In a continuing trend by legislators across the country to "mandate" coverage and access when the marketplace has moved on from these issues while focusing on the cost of healthcare, the California Department of Managed Care issued rules requiring HMOs to provide broad coverage of medically necessary prescription drugs.

NATIONAL REPORTS-In a continuing trend by legislators across the country to "mandate" coverage and access when the marketplace has moved on from these issues while focusing on the cost of healthcare, the California Department of Managed Care issued rules requiring HMOs to provide broad coverage of medically necessary prescription drugs.

"Many states, Ohio included, have instituted administrative positions that dictate no further passage of coverage 'mandates' without proper actuarial review and analysis to determine the cost of such mandates and the impact that these increased costs will have on the ability of the consumer and employers to afford healthcare coverage," according to the Ohio Association of Health Plans' Board Chairman Bill Epling, also regional vice president and CFO, The Health Plan/HomeTown Health Network in Massillon, Ohio.

DATA RECORDS:

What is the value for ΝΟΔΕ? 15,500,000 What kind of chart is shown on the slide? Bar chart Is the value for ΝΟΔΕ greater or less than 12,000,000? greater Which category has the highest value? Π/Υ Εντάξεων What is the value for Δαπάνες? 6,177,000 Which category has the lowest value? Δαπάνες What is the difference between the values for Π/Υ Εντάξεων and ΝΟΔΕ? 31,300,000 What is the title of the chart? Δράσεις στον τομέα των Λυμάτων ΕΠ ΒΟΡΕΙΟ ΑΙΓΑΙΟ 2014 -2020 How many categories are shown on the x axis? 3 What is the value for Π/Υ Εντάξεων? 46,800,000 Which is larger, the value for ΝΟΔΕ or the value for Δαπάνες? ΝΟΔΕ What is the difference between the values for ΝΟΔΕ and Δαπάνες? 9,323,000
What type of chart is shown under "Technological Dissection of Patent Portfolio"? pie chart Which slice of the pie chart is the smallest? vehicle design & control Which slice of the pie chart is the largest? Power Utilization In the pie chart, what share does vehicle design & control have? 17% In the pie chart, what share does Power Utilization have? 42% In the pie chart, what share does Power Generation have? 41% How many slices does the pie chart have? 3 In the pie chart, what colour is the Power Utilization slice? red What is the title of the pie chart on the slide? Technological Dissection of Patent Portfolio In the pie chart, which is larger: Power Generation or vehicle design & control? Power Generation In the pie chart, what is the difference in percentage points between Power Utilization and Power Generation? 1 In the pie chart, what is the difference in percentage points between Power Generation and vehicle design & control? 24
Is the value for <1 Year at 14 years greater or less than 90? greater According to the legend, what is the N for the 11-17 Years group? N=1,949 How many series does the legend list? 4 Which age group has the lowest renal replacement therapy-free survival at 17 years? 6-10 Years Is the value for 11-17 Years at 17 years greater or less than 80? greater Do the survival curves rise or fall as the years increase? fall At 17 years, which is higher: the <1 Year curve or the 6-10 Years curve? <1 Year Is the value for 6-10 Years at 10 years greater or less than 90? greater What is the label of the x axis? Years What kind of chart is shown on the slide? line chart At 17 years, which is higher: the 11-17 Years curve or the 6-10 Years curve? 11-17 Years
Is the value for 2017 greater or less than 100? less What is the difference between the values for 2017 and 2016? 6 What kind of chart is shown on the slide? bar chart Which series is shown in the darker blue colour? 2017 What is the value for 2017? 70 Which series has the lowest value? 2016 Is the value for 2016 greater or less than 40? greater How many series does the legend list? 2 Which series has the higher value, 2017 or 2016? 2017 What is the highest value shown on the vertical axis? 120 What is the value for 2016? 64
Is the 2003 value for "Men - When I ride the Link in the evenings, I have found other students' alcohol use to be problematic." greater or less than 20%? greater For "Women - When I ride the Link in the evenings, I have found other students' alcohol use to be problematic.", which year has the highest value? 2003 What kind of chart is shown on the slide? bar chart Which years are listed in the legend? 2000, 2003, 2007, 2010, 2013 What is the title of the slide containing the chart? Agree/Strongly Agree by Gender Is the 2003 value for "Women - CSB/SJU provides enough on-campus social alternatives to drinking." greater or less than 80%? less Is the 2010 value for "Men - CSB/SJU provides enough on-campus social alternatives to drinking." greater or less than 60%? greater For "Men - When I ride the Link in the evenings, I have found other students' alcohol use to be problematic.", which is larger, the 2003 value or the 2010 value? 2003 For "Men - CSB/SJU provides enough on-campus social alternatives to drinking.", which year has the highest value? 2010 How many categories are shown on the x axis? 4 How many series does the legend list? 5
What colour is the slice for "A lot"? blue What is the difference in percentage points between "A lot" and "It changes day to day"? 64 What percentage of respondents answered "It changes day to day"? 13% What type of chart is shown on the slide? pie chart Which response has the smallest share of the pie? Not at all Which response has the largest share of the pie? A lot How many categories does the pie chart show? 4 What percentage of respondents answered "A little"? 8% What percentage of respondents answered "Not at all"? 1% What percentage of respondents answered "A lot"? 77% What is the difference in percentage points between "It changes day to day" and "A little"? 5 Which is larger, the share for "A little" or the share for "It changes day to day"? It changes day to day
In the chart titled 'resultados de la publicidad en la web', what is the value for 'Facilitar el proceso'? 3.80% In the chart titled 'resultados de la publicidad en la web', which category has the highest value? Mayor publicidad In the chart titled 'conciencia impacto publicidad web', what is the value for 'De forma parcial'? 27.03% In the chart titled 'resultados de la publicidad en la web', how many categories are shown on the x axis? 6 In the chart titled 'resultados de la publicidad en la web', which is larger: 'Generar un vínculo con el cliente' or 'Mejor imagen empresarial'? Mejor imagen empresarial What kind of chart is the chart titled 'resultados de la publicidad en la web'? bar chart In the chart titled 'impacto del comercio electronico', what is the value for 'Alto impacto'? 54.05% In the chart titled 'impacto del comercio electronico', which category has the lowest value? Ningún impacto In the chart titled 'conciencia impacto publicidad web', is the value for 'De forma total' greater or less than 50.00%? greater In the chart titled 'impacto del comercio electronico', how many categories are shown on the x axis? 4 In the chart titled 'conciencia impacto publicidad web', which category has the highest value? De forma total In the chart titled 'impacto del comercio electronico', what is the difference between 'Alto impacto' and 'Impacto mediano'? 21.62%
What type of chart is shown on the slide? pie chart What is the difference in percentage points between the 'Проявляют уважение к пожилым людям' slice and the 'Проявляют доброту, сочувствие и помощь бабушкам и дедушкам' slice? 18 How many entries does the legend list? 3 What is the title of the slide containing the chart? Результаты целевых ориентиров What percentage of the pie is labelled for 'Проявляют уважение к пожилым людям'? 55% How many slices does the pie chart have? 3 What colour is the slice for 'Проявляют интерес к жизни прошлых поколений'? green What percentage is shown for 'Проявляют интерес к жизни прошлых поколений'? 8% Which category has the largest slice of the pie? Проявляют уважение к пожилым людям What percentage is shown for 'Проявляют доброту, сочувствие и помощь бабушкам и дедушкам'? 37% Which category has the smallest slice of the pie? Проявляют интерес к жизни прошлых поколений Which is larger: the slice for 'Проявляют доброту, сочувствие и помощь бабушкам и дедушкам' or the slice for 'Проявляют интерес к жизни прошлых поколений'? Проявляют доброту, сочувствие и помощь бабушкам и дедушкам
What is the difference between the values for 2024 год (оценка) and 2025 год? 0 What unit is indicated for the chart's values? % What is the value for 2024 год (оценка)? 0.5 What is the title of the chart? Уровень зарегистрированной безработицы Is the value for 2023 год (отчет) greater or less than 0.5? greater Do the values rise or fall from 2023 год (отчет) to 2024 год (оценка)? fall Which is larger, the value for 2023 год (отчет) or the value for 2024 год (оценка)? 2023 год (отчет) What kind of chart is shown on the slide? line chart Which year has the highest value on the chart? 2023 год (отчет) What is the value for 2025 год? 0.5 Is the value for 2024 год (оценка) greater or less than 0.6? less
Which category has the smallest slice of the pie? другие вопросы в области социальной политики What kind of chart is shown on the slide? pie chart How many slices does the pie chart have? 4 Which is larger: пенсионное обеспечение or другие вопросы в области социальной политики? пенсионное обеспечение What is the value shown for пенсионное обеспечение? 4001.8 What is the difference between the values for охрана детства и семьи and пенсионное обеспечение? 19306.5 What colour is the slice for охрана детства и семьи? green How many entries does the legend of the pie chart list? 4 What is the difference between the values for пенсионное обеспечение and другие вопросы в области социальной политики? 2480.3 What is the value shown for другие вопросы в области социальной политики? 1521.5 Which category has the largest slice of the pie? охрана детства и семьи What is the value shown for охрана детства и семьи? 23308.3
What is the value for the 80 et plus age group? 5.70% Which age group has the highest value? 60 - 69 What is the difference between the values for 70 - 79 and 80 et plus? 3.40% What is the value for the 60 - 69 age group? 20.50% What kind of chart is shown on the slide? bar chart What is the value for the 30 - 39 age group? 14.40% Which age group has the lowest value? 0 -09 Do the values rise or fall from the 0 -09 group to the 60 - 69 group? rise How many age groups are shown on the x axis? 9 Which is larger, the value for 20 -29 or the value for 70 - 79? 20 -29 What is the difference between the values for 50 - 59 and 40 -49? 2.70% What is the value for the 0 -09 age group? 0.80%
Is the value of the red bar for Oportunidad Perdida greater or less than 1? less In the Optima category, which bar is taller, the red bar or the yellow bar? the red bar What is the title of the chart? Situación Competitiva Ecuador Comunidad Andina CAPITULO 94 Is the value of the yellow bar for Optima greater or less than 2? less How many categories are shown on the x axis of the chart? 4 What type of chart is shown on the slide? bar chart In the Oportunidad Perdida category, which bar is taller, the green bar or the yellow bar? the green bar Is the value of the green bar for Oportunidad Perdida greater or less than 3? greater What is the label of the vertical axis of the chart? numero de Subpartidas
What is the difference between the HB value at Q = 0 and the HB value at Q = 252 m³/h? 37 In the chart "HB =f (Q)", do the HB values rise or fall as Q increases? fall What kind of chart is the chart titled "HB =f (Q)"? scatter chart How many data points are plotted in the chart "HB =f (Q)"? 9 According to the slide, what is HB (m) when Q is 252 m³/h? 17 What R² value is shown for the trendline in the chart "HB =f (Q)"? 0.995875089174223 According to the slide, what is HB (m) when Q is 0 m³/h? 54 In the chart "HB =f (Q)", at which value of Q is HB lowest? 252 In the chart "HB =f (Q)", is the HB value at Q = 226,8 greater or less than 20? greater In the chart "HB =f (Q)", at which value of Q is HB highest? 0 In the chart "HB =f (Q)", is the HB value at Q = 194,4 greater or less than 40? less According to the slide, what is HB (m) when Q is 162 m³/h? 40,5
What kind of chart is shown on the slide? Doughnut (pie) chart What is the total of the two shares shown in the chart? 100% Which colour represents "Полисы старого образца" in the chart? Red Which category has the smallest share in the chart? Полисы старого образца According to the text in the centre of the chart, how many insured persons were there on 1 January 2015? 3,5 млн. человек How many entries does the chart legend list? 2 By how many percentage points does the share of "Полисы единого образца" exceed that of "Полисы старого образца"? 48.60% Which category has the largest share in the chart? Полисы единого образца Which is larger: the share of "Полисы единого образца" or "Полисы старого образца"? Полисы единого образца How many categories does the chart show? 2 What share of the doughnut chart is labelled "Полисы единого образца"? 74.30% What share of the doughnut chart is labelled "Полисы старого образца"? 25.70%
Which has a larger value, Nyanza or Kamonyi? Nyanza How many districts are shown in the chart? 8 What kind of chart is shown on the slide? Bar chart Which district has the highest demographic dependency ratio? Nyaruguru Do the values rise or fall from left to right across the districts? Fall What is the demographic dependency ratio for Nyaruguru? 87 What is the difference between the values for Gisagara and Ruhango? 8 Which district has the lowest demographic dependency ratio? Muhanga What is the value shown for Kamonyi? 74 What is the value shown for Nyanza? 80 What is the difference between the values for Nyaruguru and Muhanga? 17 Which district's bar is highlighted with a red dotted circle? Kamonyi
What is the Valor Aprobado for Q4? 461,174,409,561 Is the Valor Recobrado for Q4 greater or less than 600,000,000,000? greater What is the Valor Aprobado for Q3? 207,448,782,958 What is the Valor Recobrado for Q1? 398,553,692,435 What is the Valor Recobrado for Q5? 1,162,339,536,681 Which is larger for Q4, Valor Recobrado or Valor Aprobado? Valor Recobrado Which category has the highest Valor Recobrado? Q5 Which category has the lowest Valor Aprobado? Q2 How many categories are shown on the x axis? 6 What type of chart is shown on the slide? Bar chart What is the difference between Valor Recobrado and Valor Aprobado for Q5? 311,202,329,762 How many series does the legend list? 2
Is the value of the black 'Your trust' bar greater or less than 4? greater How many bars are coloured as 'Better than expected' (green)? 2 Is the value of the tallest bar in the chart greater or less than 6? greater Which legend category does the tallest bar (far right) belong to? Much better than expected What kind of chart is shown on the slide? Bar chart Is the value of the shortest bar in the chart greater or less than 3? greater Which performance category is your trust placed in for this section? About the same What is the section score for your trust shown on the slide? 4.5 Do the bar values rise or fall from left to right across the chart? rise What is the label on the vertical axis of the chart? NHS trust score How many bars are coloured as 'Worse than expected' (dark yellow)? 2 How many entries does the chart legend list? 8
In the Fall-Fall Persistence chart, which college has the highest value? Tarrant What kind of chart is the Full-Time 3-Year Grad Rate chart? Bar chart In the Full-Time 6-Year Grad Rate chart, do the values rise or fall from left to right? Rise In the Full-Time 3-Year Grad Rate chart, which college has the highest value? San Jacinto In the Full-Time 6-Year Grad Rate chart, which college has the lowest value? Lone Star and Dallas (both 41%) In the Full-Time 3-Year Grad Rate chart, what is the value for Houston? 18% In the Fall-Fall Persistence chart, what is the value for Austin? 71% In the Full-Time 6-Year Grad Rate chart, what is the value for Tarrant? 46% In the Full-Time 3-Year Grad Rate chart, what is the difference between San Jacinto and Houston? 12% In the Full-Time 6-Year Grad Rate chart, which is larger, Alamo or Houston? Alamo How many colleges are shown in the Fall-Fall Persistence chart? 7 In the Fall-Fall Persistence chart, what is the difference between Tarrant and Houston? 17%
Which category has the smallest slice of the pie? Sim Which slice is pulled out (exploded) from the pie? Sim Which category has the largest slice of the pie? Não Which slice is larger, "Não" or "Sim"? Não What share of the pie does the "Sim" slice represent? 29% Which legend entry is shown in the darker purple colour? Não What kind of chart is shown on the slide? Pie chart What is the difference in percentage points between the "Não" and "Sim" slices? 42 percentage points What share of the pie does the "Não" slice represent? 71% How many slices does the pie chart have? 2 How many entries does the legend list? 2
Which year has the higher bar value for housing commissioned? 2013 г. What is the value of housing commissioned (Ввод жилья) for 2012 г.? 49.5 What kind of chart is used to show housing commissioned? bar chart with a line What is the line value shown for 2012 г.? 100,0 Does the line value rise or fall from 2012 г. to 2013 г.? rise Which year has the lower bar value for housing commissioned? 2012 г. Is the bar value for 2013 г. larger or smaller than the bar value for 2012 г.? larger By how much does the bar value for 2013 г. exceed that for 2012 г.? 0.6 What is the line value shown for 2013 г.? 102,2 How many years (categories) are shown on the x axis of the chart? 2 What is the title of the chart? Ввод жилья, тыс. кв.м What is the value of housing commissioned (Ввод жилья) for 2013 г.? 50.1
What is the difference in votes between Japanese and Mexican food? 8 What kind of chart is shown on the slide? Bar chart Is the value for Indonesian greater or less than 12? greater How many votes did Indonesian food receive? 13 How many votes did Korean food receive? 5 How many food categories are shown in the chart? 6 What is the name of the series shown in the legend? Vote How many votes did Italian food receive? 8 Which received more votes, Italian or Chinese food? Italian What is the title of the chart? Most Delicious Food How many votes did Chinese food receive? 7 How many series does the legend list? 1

TASK TO COMPLETE: Pick up the news report on California's HMO prescription drug coverage rules after its last sentence and carry it forward.

ANSWER BOX:
MARKET MOVES ON "Access and any-willing-provider arguments are topics of the 1990s that have been surpassed in the market by: 'How can we afford to offer healthcare benefits to our employees?'" Epling says. "Unfortunately, many state legislative bodies are still operating under the old perceptions that the health insurance industry must be fixed to save the consumer and the physician."

At face value, Jack McClurg, CEO, HealthTrans, Greenwood Village, Colo., does not believe that it is in the best interest of a patient, health insurance consumer or the employer to have government restrict the ability of plans to negotiate with drug manufacturers.

"If every drug that is marketed must be made available without weighing efficacy and cost, the cost for drugs will go unchecked," McClurg says. "Currently the most effective method to make patients and physicians aware of costs is through variable copays which don't deny a drug therapy of choice, but shifts the cost for inefficient therapies."